Her own home, 9,500 ft. above sea level, is a bright red frame house, with a hummingbird feeder, three or four cats, a chocolate Lab named Charma and a spectacular view of Pikes Peak. Visitors can see the plumes of the Hayman fire from the house, but the property is a model of caution. The firewood and the wood splitter are placed well away from the house, in accordance with Forest Service fireproofing guidelines. There's a golden eagle in the area; a black-bear sow comes and goes so freely it is practically a neighbor. Five times a week, to keep in shape for her job, Barton jogged down the 3.3 miles from the house to County Road 1 and then back up. Her mother Sue Haddock told TIME, "Terry loved that job so much it was pitiful. She worked so hard for everything she had, and for those two girls." (Her sister Carla is taking care of the Barton girls. John Barton could not be reached; his mother says he's now at a job in Northern California.)

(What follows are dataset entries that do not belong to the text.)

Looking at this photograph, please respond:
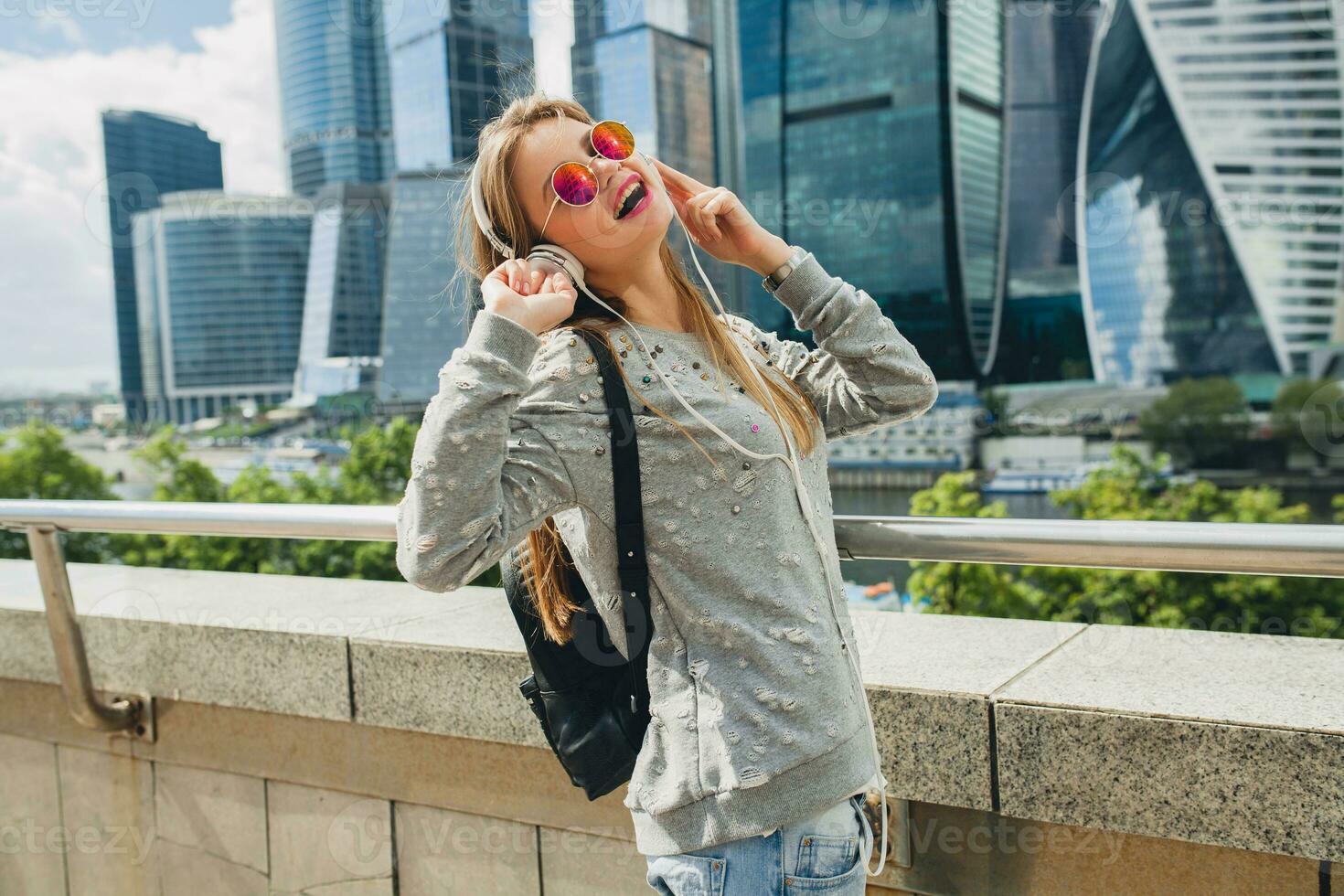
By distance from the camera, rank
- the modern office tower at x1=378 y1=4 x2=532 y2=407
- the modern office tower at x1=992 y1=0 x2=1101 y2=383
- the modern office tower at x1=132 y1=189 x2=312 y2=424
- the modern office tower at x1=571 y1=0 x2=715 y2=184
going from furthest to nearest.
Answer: the modern office tower at x1=571 y1=0 x2=715 y2=184
the modern office tower at x1=132 y1=189 x2=312 y2=424
the modern office tower at x1=378 y1=4 x2=532 y2=407
the modern office tower at x1=992 y1=0 x2=1101 y2=383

Terry grew up in Dunlap, Calif. After she dropped out of high school at the end of her junior year, she earned money by cooking and cleaning at a dude ranch and toiling in a fruit-packing shed, where she boxed oranges, peaches and nectarines. She soon realized that John, a carpenter who worked hard from one construction job to the next, had problems and did not have the kind of ambition she was discovering in herself. "He's not kind of a go-getter," says her friend Hernandez. While caring for two children, Terry enrolled in an adult-education class in 1992, got her high school diploma--and a job as a ranger.
She loved the outdoors, but working for the Forest Service was no picnic. Hernandez says Terry would mark timber for loggers, using spray paint that the wind blew into her face even as trees came crashing down around them. She went on ground patrol, sometimes stumbling over a corpse or a marijuana crop. Hernandez says she and her friend were victims of a sexual-harassment case, which was not settled to their satisfaction. That may have been one reason Barton decided to leave California in 1994. Another reason: to try to save her marriage.

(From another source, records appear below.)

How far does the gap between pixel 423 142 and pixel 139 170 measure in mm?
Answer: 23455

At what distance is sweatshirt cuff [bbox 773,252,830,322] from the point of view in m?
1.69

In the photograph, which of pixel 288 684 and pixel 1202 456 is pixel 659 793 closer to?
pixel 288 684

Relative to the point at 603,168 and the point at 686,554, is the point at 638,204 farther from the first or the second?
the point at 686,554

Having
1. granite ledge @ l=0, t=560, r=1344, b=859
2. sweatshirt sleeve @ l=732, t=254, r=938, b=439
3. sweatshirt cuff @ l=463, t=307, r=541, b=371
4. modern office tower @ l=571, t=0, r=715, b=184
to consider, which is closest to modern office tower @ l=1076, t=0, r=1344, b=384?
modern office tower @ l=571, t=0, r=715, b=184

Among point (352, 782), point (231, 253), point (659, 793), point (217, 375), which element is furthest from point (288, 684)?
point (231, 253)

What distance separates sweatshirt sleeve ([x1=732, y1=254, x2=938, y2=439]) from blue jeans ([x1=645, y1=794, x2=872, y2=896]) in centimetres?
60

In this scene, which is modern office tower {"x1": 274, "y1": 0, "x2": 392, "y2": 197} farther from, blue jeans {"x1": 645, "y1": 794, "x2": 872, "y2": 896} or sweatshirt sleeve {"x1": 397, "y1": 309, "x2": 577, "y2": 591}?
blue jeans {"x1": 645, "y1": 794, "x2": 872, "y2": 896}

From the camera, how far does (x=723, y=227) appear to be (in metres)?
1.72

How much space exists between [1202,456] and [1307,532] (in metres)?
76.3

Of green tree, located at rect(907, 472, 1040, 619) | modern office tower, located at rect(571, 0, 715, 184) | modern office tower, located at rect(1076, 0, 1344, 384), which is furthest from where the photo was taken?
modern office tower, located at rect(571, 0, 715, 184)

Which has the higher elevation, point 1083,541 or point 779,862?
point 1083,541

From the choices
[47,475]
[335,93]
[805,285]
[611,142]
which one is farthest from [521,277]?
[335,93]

"The first year they came back at Christmas," Hernandez recalls, "they were such a happy family. But it started to degenerate." Even as Barton received promotions at work, says Hernandez, the marriage was dying: "She'd come in really dragged out, really bummed out." John would come and go. By last Christmas, Barton wanted him to sign divorce papers. But he refused.
"The relationship had gone sour," says Connie Work, Haddock's neighbor in Dunlap and a spokeswoman for the family. Barton found the letter from John on the job, says Work, and just had to destroy it. "She never intended to cause what happened. She did her best, almost killing herself to put the fire out." But the cataclysm had been unleashed. "Some things," says Work, "just get out of control." If there was a letter, how those words must have burned.